"Dark-blood" dual-energy computed tomography angiography for thoracic aortic wall imaging.

Details

Serval ID
serval:BIB_2349B3162843
Type
Article: article from journal or magazin.
Collection
Publications
Institution
Title
"Dark-blood" dual-energy computed tomography angiography for thoracic aortic wall imaging.
Journal
European radiology
Author(s)
Rotzinger D.C., Si-Mohamed S.A., Shapira N., Douek P.C., Meuli R.A., Boussel L.
ISSN
1432-1084 (Electronic)
ISSN-L
0938-7994
Publication state
Published
Issued date
01/2020
Peer-reviewed
Oui
Volume
30
Number
1
Pages
425-431
Language
english
Notes
Publication types: Journal Article
Publication Status: ppublish
Abstract
To assess the capability of a newly developed material decomposition method from contrast-enhanced dual-energy CT images, aiming to better visualize the aortic wall and aortic intramural hematoma (IMH), compared with true non-contrast (TNC) CT.

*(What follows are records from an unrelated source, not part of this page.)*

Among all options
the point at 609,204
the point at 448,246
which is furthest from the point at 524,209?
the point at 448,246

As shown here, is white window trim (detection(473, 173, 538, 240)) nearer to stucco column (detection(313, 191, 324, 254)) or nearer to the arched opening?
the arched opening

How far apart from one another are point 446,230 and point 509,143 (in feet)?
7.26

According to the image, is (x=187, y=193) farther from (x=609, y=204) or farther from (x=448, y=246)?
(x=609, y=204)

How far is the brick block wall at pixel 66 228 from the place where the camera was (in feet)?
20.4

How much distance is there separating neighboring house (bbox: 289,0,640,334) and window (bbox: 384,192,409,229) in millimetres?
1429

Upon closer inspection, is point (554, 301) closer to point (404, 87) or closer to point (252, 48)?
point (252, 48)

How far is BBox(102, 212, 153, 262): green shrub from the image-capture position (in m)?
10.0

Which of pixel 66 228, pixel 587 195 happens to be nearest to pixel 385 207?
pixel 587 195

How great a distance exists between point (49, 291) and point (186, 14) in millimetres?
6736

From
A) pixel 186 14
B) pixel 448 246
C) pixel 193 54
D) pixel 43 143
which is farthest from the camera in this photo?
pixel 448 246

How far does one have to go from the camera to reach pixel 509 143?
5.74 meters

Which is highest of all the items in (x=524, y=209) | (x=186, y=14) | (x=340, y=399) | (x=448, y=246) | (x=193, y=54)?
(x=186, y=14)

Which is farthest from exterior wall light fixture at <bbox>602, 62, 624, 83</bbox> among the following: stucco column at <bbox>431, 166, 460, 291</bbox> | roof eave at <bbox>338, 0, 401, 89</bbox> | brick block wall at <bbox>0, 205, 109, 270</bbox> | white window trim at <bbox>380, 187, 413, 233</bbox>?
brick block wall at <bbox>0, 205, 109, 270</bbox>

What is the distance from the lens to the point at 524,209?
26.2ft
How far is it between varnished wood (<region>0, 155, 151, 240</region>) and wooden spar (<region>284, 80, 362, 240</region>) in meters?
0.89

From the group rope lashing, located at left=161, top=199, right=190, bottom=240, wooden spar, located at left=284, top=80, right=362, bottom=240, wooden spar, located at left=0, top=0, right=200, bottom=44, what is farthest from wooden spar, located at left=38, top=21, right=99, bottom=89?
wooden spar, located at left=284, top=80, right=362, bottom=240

Twenty-two patients (11 women; mean age, 61 ± 20 years) with acute chest pain underwent 25 dual-layer non-contrast and contrast-enhanced CT. CT-angiography images were retrospectively processed using two-material decomposition analysis, where we defined the first material as the content of a region of interest placed in the ascending aorta for each patient, and the second material as water. Two independent radiologists assessed the images from the second material termed "dark-blood" images and the TNC images regarding contrast-to-noise ratio (CNR) between the wall and the lumen, diagnostic quality regarding the presence of aortic wall thickening, and the inner/outer vessel wall conspicuity.
Diagnostic quality scores in normal aortic segments were 0.9 ± 0.3 and 2.7 ± 0.6 (p < 0.001) and wall conspicuity scores were 0.7 ± 0.5 and 1.8 ± 0.3 (p < 0.001) on TNC and dark-blood images, respectively. In aortic segments with IMH, diagnostic quality scores were 1.7 ± 0.5 and 2.4 ± 0.6 (p < 0.001) and wall conspicuity scores were 0.7 ± 0.7 and 1.8 ± 0.3 (p < 0.001) on TNC and dark-blood images, respectively. In normal aortic segments, CNRs were 0.3 ± 0.2 and 2.8 ± 0.9 on TNC and dark-blood images, respectively (p < 0.001). In aortic segments with IMH, CNRs were 0.3 ± 0.2 and 4.0 ± 1.0 on TNC and dark-blood images, respectively (p < 0.001).
Compared with true non-contrast CT, dark-blood material decomposition maps enhance quantitative and qualitative image quality for the assessment of normal aortic wall and IMH.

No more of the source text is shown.